The combination of these conflicts of interest along with the gatekeeper power that these tech giants have to put their thumb on the scale appeared to be a major concern for lawmakers. Time will tell if these challenges will result in changes to the existing antitrust framework, or if Congress thinks they can be handled under existing law.

<strongWhat’s the harm?

Lawmakers were criticized for straying off topic. Indeed, topics that came up included everything from privacy and misinformation to work with law enforcement, slave labor, and political bias, issues that are not tied to traditional antitrust. While the lack of focus was apparent, these questions can still inform our understanding of the power that these companies wield and the consequences of that power.

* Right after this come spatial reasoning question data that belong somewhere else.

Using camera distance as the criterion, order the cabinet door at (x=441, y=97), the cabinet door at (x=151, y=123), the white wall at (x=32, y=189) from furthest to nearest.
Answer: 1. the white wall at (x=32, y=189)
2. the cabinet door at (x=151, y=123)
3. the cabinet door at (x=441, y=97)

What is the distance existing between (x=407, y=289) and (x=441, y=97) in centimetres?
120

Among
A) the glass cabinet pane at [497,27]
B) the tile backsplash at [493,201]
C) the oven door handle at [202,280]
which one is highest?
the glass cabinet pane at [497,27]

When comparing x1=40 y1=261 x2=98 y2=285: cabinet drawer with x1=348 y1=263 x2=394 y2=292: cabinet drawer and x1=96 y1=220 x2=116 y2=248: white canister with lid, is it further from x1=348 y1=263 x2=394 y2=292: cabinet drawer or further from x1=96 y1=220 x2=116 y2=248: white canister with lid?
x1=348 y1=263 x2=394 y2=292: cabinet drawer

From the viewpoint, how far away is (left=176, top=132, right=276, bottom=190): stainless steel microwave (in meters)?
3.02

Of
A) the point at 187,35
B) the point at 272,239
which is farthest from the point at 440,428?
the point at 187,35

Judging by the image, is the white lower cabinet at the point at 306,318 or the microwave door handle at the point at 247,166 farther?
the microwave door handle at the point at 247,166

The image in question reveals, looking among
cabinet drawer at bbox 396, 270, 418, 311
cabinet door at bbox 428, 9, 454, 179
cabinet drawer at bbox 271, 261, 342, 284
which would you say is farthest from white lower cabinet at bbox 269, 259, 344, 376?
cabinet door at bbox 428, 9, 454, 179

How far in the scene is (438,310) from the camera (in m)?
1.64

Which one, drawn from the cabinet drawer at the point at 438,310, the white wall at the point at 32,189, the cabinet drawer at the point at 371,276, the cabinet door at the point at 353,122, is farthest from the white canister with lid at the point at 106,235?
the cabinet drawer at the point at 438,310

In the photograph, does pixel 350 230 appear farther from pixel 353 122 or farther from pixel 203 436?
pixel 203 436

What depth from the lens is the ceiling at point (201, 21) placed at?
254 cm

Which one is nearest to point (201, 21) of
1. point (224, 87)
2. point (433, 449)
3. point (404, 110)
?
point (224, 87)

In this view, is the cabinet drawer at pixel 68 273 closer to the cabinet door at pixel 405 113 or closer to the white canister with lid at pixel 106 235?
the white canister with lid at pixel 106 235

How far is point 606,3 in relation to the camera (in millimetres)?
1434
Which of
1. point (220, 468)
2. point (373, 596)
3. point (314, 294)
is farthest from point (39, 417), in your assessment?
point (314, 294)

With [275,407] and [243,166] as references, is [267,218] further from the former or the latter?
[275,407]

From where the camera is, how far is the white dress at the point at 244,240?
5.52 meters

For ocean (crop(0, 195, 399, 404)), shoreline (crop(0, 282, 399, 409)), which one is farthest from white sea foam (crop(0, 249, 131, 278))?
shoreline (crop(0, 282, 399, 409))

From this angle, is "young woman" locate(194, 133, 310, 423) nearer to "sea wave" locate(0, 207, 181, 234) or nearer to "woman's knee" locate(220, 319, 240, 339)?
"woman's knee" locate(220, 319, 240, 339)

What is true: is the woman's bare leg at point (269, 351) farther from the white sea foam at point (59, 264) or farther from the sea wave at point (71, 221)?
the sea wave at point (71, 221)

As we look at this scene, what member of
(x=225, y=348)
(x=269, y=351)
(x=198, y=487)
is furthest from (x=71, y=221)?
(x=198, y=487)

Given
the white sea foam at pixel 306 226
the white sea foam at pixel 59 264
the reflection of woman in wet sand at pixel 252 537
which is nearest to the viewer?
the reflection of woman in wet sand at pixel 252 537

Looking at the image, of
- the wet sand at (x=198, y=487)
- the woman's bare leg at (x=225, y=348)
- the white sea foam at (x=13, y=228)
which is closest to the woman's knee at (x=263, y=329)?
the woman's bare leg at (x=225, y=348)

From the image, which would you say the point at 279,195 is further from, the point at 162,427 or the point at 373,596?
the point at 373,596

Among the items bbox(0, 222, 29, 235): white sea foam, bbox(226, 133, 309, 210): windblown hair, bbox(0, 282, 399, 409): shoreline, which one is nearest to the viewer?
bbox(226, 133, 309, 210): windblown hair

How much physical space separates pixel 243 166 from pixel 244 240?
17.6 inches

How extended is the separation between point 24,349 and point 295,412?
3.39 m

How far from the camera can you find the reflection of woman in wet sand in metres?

For decades, antitrust in the U.S. has operated based around the consumer welfare standard. Monopoly power is not considered anticompetitive in itself. Rather, the goal of antitrust is to prevent dominant players from using their market power to harm consumers. Most often, harming consumers has been taken to mean “raising prices,” something that is difficult to show for the often free and/or inexpensive products that fall under the purview of big tech. If big tech isn’t using their market power to charge customers exorbitant rents, then why should we care whether they do in fact have such power? The answer may come from the consumer welfare standard, which goes beyond prices to include diminished quality, and from those off-topic questions, which outline the myriad ways in which limited competitive pressure have left consumers without a path to seek better quality alternatives.

The hearing’s hot topic of political bias on Facebook and Google matters primarily because those companies have such a chokehold on public conversation and the dissemination of information. That power is, rightfully, a source of concern. In a world with many viable social networks, or search engines, or e-commerce platforms, one company’s policy would not have such an outsized impact. Platforms could compete on the basis of their privacy policies, their content moderation policies, their labor practices, and their stances on political advertising, among other things. Consumers, advertisers, and small businesses could choose based on their particular preferences.

”Open markets are predicated on the idea that if a company harms people, consumers, workers, and business partners will choose another option. We are here today because that choice is no longer possible,” said Rep. Cicilline in his opening remarks. As it stands, users have little control over their data, little recourse for challenging big tech companies’ practices, and little way to meaningfully make choices or opt out. The committee members demonstrated that they are well aware of these harms. Exactly how such harms will ultimately be accounted for and addressed remains to be seen.

What’s next?

There is a sense of change in the air. After over a year-long investigation that yielded 1.3 million documents, multiple hearings, and hundreds of hours of interviews, the committee is expected to issue a report sometime in the next month outlining their findings and recommendations for updating federal competition rules. Meanwhile, the Justice Department’s antitrust investigation of Google is expected to end later this summer in a lawsuit.

Rep. Cicilline concluded the hearing by saying that some of the companies present would need to be broken up and all would need to be “properly regulated and held accountable.” What that will entail is still up in the air. While there appeared to be bipartisan agreement about the existence of a problem in the industry, Rep. Jim Sensenbrenner (R-WI), the top-ranking Republican on the committee, stated that he did not believe our existing antitrust framework should change. Rather, he believes there should be scrutiny toward the Justice Department and Federal Trade Commission’s enforcement history.

Even in the absence of updates to the antitrust laws, new regulations in other areas, such as comprehensive privacy legislation, could still prove useful in curbing big tech’s bad behavior. Competition policy is ultimately only one of many avenues toward a more equitable and consumer-friendly digital future.